*Exercise description*
Nothing in the records should differ when you write them out again.

Stored dataset items:
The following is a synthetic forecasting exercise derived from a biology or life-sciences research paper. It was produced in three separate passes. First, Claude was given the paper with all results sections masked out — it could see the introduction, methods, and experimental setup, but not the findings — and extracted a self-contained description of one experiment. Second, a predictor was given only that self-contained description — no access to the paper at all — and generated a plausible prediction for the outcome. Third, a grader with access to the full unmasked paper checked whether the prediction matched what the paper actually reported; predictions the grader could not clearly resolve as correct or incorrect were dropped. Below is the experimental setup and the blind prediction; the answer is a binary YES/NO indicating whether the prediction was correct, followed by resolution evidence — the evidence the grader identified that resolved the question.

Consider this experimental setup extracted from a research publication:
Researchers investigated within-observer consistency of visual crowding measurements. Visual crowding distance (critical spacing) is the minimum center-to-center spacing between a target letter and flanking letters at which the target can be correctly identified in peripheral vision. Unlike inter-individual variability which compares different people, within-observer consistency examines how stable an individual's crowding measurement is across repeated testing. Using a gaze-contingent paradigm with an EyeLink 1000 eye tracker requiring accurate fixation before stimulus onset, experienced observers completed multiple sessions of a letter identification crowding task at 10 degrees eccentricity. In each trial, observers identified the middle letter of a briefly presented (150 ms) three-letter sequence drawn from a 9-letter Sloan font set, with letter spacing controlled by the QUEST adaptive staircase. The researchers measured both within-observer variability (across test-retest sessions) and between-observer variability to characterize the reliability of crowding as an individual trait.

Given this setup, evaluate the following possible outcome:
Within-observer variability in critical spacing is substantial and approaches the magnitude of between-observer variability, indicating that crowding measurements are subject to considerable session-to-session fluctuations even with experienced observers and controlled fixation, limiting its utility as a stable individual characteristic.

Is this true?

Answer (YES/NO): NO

*Expected answer*
The following is a synthetic forecasting exercise derived from a biology or life-sciences research paper. It was produced in three separate passes. First, Claude was given the paper with all results sections masked out — it could see the introduction, methods, and experimental setup, but not the findings — and extracted a self-contained description of one experiment. Second, a predictor was given only that self-contained description — no access to the paper at all — and generated a plausible prediction for the outcome. Third, a grader with access to the full unmasked paper checked whether the prediction matched what the paper actually reported; predictions the grader could not clearly resolve as correct or incorrect were dropped. Below is the experimental setup and the blind prediction; the answer is a binary YES/NO indicating whether the prediction was correct, followed by resolution evidence — the evidence the grader identified that resolved the question.

Consider this experimental setup extracted from a research publication:
Researchers investigated within-observer consistency of visual crowding measurements. Visual crowding distance (critical spacing) is the minimum center-to-center spacing between a target letter and flanking letters at which the target can be correctly identified in peripheral vision. Unlike inter-individual variability which compares different people, within-observer consistency examines how stable an individual's crowding measurement is across repeated testing. Using a gaze-contingent paradigm with an EyeLink 1000 eye tracker requiring accurate fixation before stimulus onset, experienced observers completed multiple sessions of a letter identification crowding task at 10 degrees eccentricity. In each trial, observers identified the middle letter of a briefly presented (150 ms) three-letter sequence drawn from a 9-letter Sloan font set, with letter spacing controlled by the QUEST adaptive staircase. The researchers measured both within-observer variability (across test-retest sessions) and between-observer variability to characterize the reliability of crowding as an individual trait.

Given this setup, evaluate the following possible outcome:
Within-observer variability in critical spacing is substantial and approaches the magnitude of between-observer variability, indicating that crowding measurements are subject to considerable session-to-session fluctuations even with experienced observers and controlled fixation, limiting its utility as a stable individual characteristic.

Is this true?

Answer (YES/NO): NO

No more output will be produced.